La femme au balcon LIV

11.6.22

Il fait beau encore. C’est fou comme il fait beau. Il sort sur le balcon, en caleçon et torse nu. Il a une marque de la nuit dans les cheveux, un épi qui pointe sur le crâne et sur la joue, les plis du drap qui montent jusqu’au front. Il est beau. C’est fou comme il est beau. Il tient dans les mains un mug de café, il s’assied et le serre entre les cuisses pour lui permettre d’allumer sa cigarette. 

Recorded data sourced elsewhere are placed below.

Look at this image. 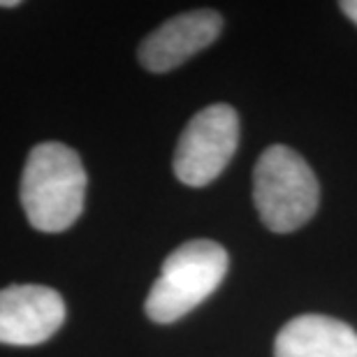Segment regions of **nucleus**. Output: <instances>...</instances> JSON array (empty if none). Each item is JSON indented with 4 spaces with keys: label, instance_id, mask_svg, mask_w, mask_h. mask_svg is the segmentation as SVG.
I'll return each mask as SVG.
<instances>
[{
    "label": "nucleus",
    "instance_id": "f257e3e1",
    "mask_svg": "<svg viewBox=\"0 0 357 357\" xmlns=\"http://www.w3.org/2000/svg\"><path fill=\"white\" fill-rule=\"evenodd\" d=\"M86 169L82 158L61 142L31 149L21 176V204L40 232H63L82 216L86 199Z\"/></svg>",
    "mask_w": 357,
    "mask_h": 357
},
{
    "label": "nucleus",
    "instance_id": "423d86ee",
    "mask_svg": "<svg viewBox=\"0 0 357 357\" xmlns=\"http://www.w3.org/2000/svg\"><path fill=\"white\" fill-rule=\"evenodd\" d=\"M223 31L213 10H192L165 21L139 45V63L149 73H169L206 49Z\"/></svg>",
    "mask_w": 357,
    "mask_h": 357
},
{
    "label": "nucleus",
    "instance_id": "f03ea898",
    "mask_svg": "<svg viewBox=\"0 0 357 357\" xmlns=\"http://www.w3.org/2000/svg\"><path fill=\"white\" fill-rule=\"evenodd\" d=\"M227 265V251L216 241H185L162 262L160 276L144 302L146 316L158 325L183 318L223 283Z\"/></svg>",
    "mask_w": 357,
    "mask_h": 357
},
{
    "label": "nucleus",
    "instance_id": "1a4fd4ad",
    "mask_svg": "<svg viewBox=\"0 0 357 357\" xmlns=\"http://www.w3.org/2000/svg\"><path fill=\"white\" fill-rule=\"evenodd\" d=\"M17 0H0V7H17Z\"/></svg>",
    "mask_w": 357,
    "mask_h": 357
},
{
    "label": "nucleus",
    "instance_id": "6e6552de",
    "mask_svg": "<svg viewBox=\"0 0 357 357\" xmlns=\"http://www.w3.org/2000/svg\"><path fill=\"white\" fill-rule=\"evenodd\" d=\"M339 7L353 24H357V0H344V3H339Z\"/></svg>",
    "mask_w": 357,
    "mask_h": 357
},
{
    "label": "nucleus",
    "instance_id": "0eeeda50",
    "mask_svg": "<svg viewBox=\"0 0 357 357\" xmlns=\"http://www.w3.org/2000/svg\"><path fill=\"white\" fill-rule=\"evenodd\" d=\"M274 357H357V332L337 318L306 313L281 327Z\"/></svg>",
    "mask_w": 357,
    "mask_h": 357
},
{
    "label": "nucleus",
    "instance_id": "39448f33",
    "mask_svg": "<svg viewBox=\"0 0 357 357\" xmlns=\"http://www.w3.org/2000/svg\"><path fill=\"white\" fill-rule=\"evenodd\" d=\"M66 323V302L47 285H10L0 290V344L38 346Z\"/></svg>",
    "mask_w": 357,
    "mask_h": 357
},
{
    "label": "nucleus",
    "instance_id": "7ed1b4c3",
    "mask_svg": "<svg viewBox=\"0 0 357 357\" xmlns=\"http://www.w3.org/2000/svg\"><path fill=\"white\" fill-rule=\"evenodd\" d=\"M253 202L260 220L271 232H295L309 223L318 209V178L302 155L274 144L255 162Z\"/></svg>",
    "mask_w": 357,
    "mask_h": 357
},
{
    "label": "nucleus",
    "instance_id": "20e7f679",
    "mask_svg": "<svg viewBox=\"0 0 357 357\" xmlns=\"http://www.w3.org/2000/svg\"><path fill=\"white\" fill-rule=\"evenodd\" d=\"M239 144V116L230 105H209L183 128L174 151V174L199 188L230 165Z\"/></svg>",
    "mask_w": 357,
    "mask_h": 357
}]
</instances>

J’entends d’abord sa voix forte, rauque et pleine. Elle lui parle depuis la cuisine. Des mots doux du matin mais qui sortent un peu enroués. Il tient toujours son mug serré entre ses jambes. Il fume sans les mains malgré la fumée qui pique les yeux, lui dit de venir le rejoindre. Elle arrive, l’embrasse sur le crâne, juste sur l’épi, lui frotte le visage pour gommer les plis du drap, sa cigarette tombe de sa bouche. Ils toussent tous les deux, au même moment. Plutôt qu’une toux, c’est un long raclement pour se dégager la gorge. Ils sourient de cette simultanéité. Ils sont beaux. C’est fou comme ils sont beaux. Ils tiennent dans leur mains un instant complice.
J’ai envie de leur dire de ne pas le lâcher, de s’en souvenir, de le serrer longtemps entre leurs cuisses.